Но каждый, кто имеет представление о советской и постсоветской России, хорошо знает: та альтернатива, о которой спорили герои Писемского, оказалась лишена всякого смысла. «Курица в супе» стала смыслом существования не только в силу «абсолютизации» ее марксизмом, но как раз из-за аскетизма, вынужденного аскетизма нищеты ранней сталинской и особенно постсоветской эпохи{785}. Сталинская индустриализация представляет собой памятник технократического аскетизма[73]73
  Уже у Гоголя эсхатологическая направленность привела к мирскому аскетизму (в том смысле, как его понимал Макс Вебер). В результате получилась почти буржуазная этика (см.: Н. В. Гоголь. Выбранные места из переписки с друзьями).


[Закрыть]
, а рыночная экономика, которую величают «демократией», – обеднение, пожалуй, еще большее. Г. П. Федотов, будучи историком религии, сравнивал аскетизм индустриализации с аскетизмом русских монастырей{786}.

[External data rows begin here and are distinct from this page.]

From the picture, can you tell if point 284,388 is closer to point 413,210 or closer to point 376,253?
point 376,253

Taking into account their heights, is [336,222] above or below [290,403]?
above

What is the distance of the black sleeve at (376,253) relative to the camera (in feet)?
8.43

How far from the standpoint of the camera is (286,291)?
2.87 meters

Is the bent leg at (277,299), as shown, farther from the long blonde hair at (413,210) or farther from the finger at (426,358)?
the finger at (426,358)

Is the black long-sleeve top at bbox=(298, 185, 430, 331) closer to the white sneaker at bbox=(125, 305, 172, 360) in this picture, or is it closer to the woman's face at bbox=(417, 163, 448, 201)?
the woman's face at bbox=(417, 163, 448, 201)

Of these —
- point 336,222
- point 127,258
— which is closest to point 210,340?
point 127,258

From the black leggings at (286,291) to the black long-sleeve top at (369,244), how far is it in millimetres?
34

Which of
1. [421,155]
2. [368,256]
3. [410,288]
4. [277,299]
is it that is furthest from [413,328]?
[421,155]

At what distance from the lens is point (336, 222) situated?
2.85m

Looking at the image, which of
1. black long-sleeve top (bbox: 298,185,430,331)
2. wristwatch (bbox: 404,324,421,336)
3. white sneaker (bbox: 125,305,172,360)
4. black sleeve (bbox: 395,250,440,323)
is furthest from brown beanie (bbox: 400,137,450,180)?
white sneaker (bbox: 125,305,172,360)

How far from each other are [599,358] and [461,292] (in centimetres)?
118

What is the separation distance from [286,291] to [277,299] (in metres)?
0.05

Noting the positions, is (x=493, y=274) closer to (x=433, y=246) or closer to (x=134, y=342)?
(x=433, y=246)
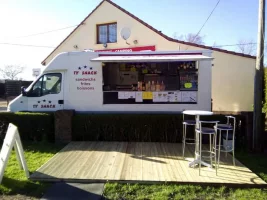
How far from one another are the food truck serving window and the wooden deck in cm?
204

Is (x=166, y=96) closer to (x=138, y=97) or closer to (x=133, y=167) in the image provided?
(x=138, y=97)

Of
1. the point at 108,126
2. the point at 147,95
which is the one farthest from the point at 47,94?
the point at 147,95

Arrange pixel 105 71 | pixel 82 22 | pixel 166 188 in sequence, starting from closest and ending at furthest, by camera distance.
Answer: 1. pixel 166 188
2. pixel 105 71
3. pixel 82 22

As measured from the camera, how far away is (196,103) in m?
8.36

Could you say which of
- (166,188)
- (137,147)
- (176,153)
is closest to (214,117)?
(176,153)

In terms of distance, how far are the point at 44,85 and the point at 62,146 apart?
8.52ft

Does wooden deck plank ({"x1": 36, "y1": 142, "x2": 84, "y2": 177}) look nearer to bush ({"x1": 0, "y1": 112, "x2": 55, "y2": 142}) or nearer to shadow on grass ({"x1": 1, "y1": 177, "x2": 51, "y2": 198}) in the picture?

Прилежание, чувство ответственности, исполнительность, умение сосредоточиться – добродетели, обожествленные сталинизмом и насаждавшиеся посредством жесточайшего террора, – есть сугубо буржуазные добродетели. До этого ни в одной стране мира они не были возведены на такую высоту, нигде их не культивировали с такой тиранической последовательностью, как в сталинской России. Бердяев – более ярый противник буржуазности, чем Маркс – утверждал, что мещанство, отвергаемое всеми русскими революционными идеологиями, через посредство марксизма смогло занять господствующее положение в общественном сознании России{787}.

По мнению Бердяева, марксистский максимализм – это самая ярая, самая последовательная разновидность мещанства – ибо в марксистском максимализме мещанство находит свое наиболее концентрированное выражение{788}. Большевистская ненависть к буржуазии – одна из важнейших движущих сил большевизма – в действительности является родом зависти к конкуренту. Ведь пролетариат – никоим образом не антипод буржуазии. Пролетариат – это потенциальная буржуазия, равно как и сама буржуазия в конечном итоге – насытившийся пролетариат. Уже в 1863 г. Герцен осознавал, что работник любой из стран – будущий мещанин{789}. Бердяев писал, что антипод мещанина – это странник, искатель, который в этом мире чувствует себя временным пришельцем; у него нет ни своего града, ни домашнего очага, он стремится в «грядущий Град». Можно сказать, что в революции русская отгороженность от мира преодолела сама себя. С одной стороны, страннический порыв стал одной из идеологических предпосылок антикапитализма, с другой – жертвой сталинизма. Ханс Мюлештейн охарактеризовал победу марксизма в России как «разрушение последнего сохранившегося целостного реликта христоверующего [christusgläubigen] средневековья…»{790}. В действительности его изнутри сокрушил грядущий и вечный мещанин-хам, скрывавшийся под хилиастической маской «революционера»{791}. Видение Хомякова (с. 167) воплотилось в жизнь с точностью, да наоборот: мещанство одержало победу и в России. В сталинскую эпоху русский человек был связан узами повседневности, приобретательства и собственности крепче, нежели в какую бы то ни было эпоху русской истории. Так называемый «новый человек», созданный «коммунизмом», может быть, и нов в контексте русской истории. И, однако же, он стар как мир – это не кто иной, как вечный мещанин.